Construction of Isogenic Mutant Strains

Isogenic unmarked mutant Bp strains carrying a 3.7 kb deletion of the TFP4 gene cluster were generated as previously described in Boddey et al., 2006 [66]. Briefly, a TFP4 (BPSL2749-BPSL2755) targeting vector was constructed and conjugated into Bp K96243. Integrants were selected on chloramphenicol plates (100 ug/ml) and confirmed by PCR. Merodiploid integrants were then cultured without selection and plated onto medium lacking sodium chloride but containing 15% sucrose to enrich for colonies carrying a deleted chromosomal locus.

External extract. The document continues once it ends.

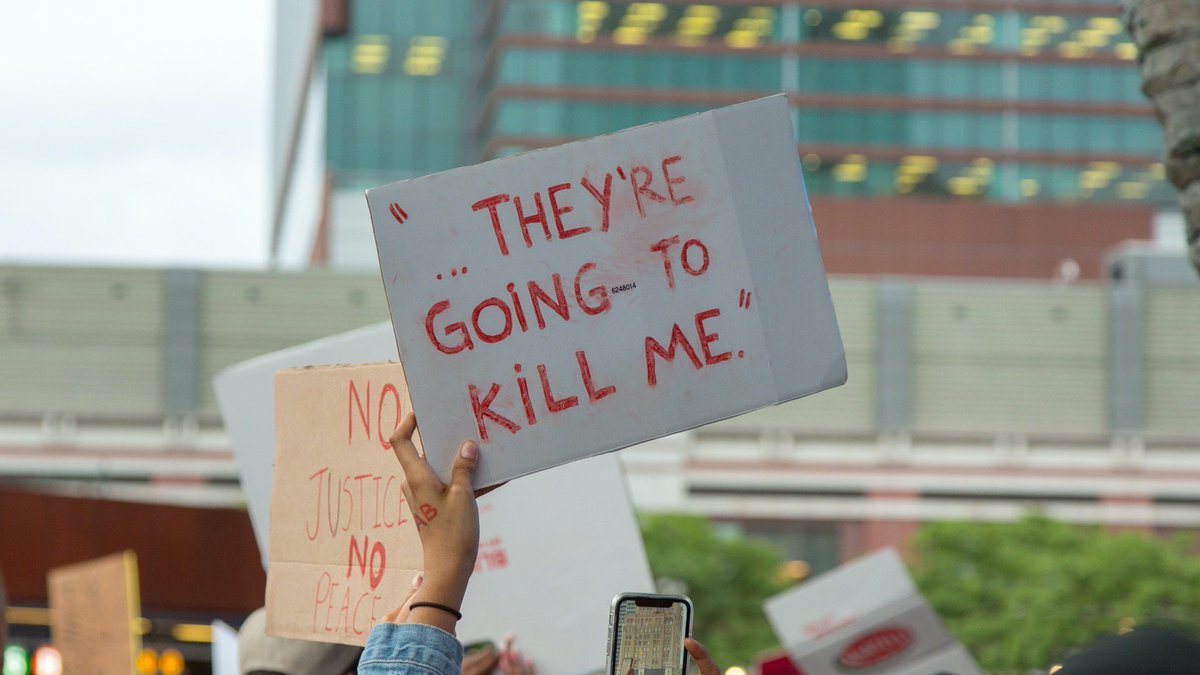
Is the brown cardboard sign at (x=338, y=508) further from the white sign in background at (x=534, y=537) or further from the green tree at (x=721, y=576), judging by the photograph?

Bp TFP4 mutants were confirmed both by PCR and Southern blotting.

Mouse Virulence Studies

Virulence of wild-type and mutant Bp strains were assessed using an intranasal BALB/c mouse model as previously described [45]. Briefly, groups of six age-matched BALB/c female mice were anesthetized and infected intranasally with 10-fold dilutions (101–106) of either wild-type Bp K96243 or TFP5 deletion strains grown overnight at 37degC with shaking. Mice were recovered and survival was recorded for up to 51 days. The survival data was analyzed using the Mantel-Haenszel log rank test in GraphPad Prism 4 or by Regression with Life Data in MIniTAB v13.0, using a significance threshold of α = 0.05.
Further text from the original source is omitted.